__Вопросы по материалам__
1. Как перевести на английский язык предложение «Не меньше трудностей связано с сохранением стереотипа, в соответствии с которым преимущество бюрократии — знание, прежде всего, технологий управления.» из фрагмента о вузовской бюрократии?
2. Продолжите фрагмент о вузовской бюрократии, начав сразу после его последнего предложения.

Проблема заключается в том, что установка на выживание ограничивает возможности развития и противоречит декларациям руководителей вузов и системы образования об установках на обновление и инновационные решения. Попытки игнорировать это противоречие как вузовскими менеджерами, так и исследующими их деятельность социологами препятствуют осмыслению реальных, а не симулятивных, тенденций развития высшего образования. Не меньше трудностей связано с сохранением стереотипа, в соответствии с которым преимущество бюрократии — знание, прежде всего, технологий управления. Довольно типичны для исследователей такие заявления: «Правление бюрократии — это господство посредством знания, и в этом заключается его специфически рациональный характер» [14. С. 100]. Но как соотнести это утверждение с вузовской реальностью, в которой «эффективные менеджеры» часто проявляют поразительные образцы профессионально-технологической некомпетентности и безграмотности?

Скорее всего, в сложившихся условиях тезис об успешном освоении и даже монополизации бюрократией технологических знаний нуждается в корректировке, которая должна быть связана с разграничением знания и информации. Тогда в качестве вероятного преимущества вузовской бюрократии перед другими акторами образовательного пространства можно будет рассматривать не обладание знанием (что сомнительно с учетом уровня интеллектуального развития ее конкурентов) или знанием технологий управления, а приоритетный доступ к информации двух видов — служебной, относящейся к процессу подготовки и принятия решений, и внеслужебной, характеризующей неформальные отношения. Разумеется, данное положение должно быть эмпирически подтверждено, что является одной из нерешенных задач социологии: «В социологии к концу первого десятилетия XXI века на первый план выходит необходимость переосмыслить методологию социологического знания в связи с более широким социальным контекстом» [8. С. 13]. Для анализа бюрократии в высшей школе это особенно актуально, поскольку здесь в ходе интенсивной информационно-технологической, прежде всего цифровой, трансформации формируется новая гибридная среда, успешно осваиваемая чиновниками всех уровней.

__Блок данных__
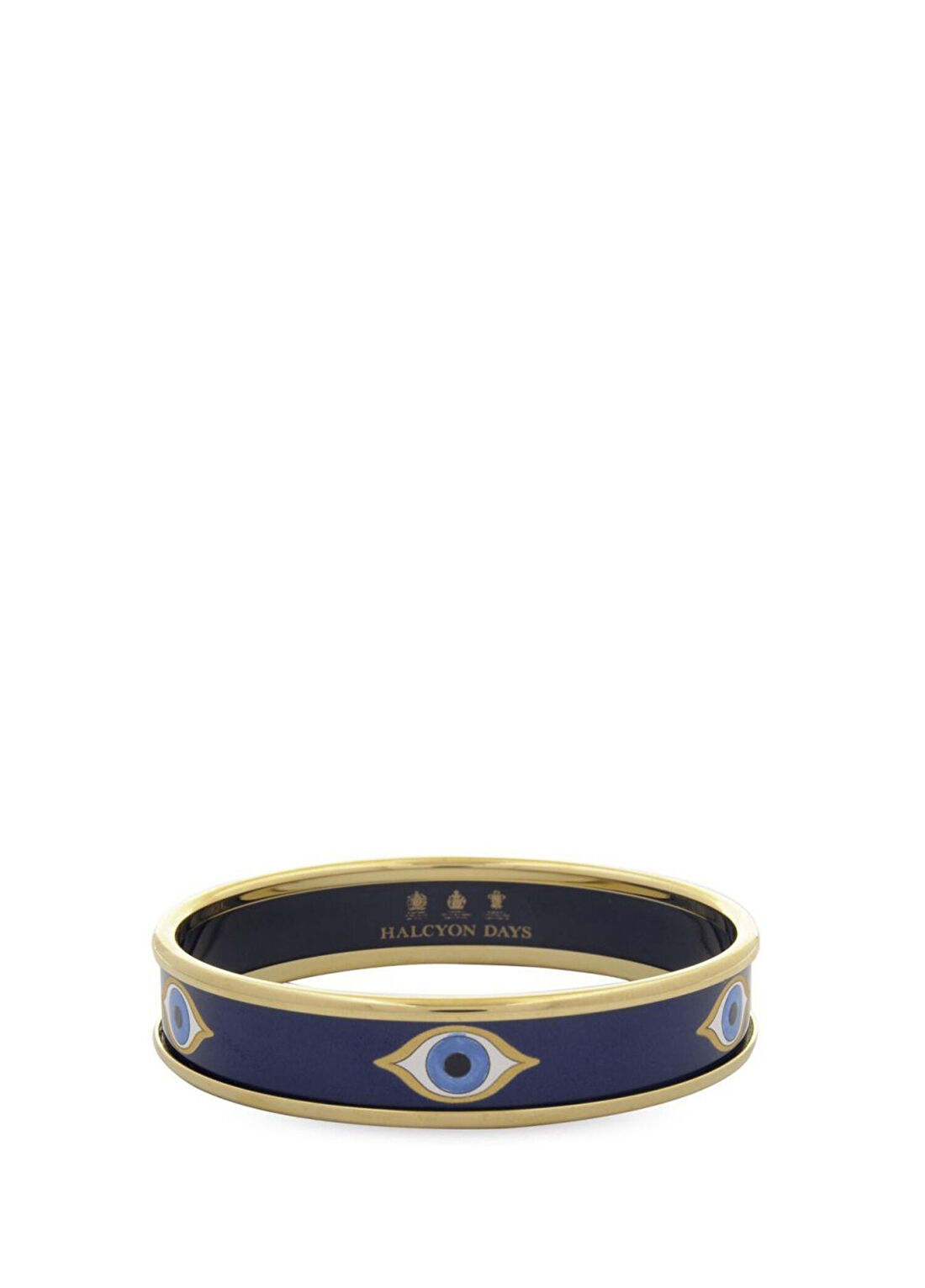 Halcyon Days Evil Eye 18 Ayar Altın Kaplama Kadın Bileklik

__Список ответов__
1. No fewer difficulties are associated with the persistence of the stereotype according to which the advantage of bureaucracy is knowledge, above all knowledge of management technologies.

2.
Вызов дигитализации: пока без ответа

В изучении статуса и эволюции вузовской бюрократии приобретает особое значение фактор дигитализации, опирающийся на процесс цифровизации общественного пространства, в том числе образовательного: «Возникнув как инструмент, облегчающий социальные процессы, дигитализация постепенно превратилась в способ их существования» [35. С. 8] и стала одним из наиболее серьезных вызовов гуманитарным наукам. Элементом этого вызова является бюрократическая система вуза, образовательное пространство которого трансформируется под интенсивным воздействием цифровых технологий. Эта трансформация проявляется не только в качественных изменениях технического, технологического и методического характера, но и в модификации социокультурной среды: «Кардинальная смена практик социализации, идентификации, коммуникации позволяет говорить о существенных социокультурных изменениях, а развитие и внедрение новых технологий оказывают непосредственное влияние на общество и на культуру в целом» [20. С. 217]. Однако понять, как эти перемены влияют на диспозиции вузовских полуменеджеров/получиновников сложно, поскольку у исследователей пока отсутствует ясность в отношении многих фундаментальных аспектов цифровизации/дигитализации высшей школы: «практически нет исследований, которые были бы посвящены трансформации данного института под воздействием цифровизации и связанных с этим социальных рисков — вероятности позитивного или негативного исхода событий для общества и самого института образования» [21. С. 85].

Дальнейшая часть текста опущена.